Destiny of the Republic by Candice Millard jumped to the head of my reading queue.  It’s the story of James Garfield’s assassination by Charles Guiteau in 1881 and, in particular, the grotesquely bad medical care Garfield received after he was shot, which had as much to do with his death as the bullet from Guiteau’s gun.

  

It’s an interesting little story, although maybe not quite interesting enough for an entire book.  A few points:

  • Garfield’s life story was every bit as inspiring as Lincoln’s — born in a log cabin; lost his father at an early age; studied relentlessly to better himself; became a successful general in the Civil War despite having no military training; elected president in 1880 despite trying his best not to be nominated, then refusing to campaign….  His problem is that he ended up serving as president for only a few months, and the big national issue of his time was not the survival of the union but civil service reform.  Who cares?  So now he’s lost in the backwaters of history.  Millard tries hard to make us feel his greatness, but really, the best we can do is agree that he was a helluva guy.
  • Lincoln’s son Robert Todd Lincoln was his secretary of war.  He was nearby when his father was shot at Ford’s theater.  He was nearby when Garfield was shot at the Washington train station. He was with McKinley when he was assassinated in Buffalo in 1901.  This caused him to have second thoughts about accepting later invitations to presidential events.
  • We learned in school that Guiteau was a “disappointed office seeker.”  But the key element to Guiteau’s character was that he was absolutely bonkers.  The assassination theme of the book is relevant to Pontiff, but in novels characters need comprehensible motivations.  Being absolutely bonkers works in real life, but not in fiction.  And being a helluva guy doesn’t really work for the victim; you need something more than that to keep the reader interested.

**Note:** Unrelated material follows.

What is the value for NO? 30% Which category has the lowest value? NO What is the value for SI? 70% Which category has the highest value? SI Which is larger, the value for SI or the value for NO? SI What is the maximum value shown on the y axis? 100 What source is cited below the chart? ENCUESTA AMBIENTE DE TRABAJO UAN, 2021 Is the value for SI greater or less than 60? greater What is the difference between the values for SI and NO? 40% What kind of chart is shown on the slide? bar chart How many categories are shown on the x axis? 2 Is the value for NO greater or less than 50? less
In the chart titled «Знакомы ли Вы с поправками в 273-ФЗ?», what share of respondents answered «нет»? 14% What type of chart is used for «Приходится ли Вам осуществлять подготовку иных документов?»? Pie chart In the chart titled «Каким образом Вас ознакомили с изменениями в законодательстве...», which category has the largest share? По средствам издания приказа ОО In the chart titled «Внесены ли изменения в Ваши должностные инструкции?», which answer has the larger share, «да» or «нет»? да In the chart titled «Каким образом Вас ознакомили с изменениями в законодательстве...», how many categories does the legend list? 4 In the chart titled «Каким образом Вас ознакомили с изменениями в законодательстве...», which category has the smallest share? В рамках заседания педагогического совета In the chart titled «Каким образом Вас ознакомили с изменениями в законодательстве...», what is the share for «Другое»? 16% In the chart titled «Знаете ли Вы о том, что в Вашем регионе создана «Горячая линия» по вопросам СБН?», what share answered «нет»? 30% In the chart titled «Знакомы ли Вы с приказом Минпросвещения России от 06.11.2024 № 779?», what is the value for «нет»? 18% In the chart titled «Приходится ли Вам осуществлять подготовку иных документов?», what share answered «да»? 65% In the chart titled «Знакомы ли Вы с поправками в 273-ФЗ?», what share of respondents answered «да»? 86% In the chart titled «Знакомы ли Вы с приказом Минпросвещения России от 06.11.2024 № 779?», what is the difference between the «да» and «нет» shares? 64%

Vatican Intrigue: Life Imitates Art

Pontiff is about a plot to kill the pope.  Mixed into this a complicated subplot about financial misdealings and corruption in the Vatican.

So here we have screaming headlines about a plot to kill Pope Benedict

And here we have the New York Times reporting about a  leaked documents detailing financial misdealings and corruption in the Vatican.

You’d think they got their hands on an advance copy of my novel!

Of course, art is also imitating life, because there were financial misdealings and corruption at the Vatican Bank in the 1980s.  And papal assassination attempts are nothing new: John Paul II was shot, and there have been no end of conspiracy theories about the sudden death of John Paul I a month into his reign.  (The most likely explanation for discrepancies in the Vatican’s reports of his death is that they thought it unseemly that his body had been discovered by a nun. Quelle horreur!) There are some strange goings-on in Pontiff, but there are strange goings-on in the Vatican all the time.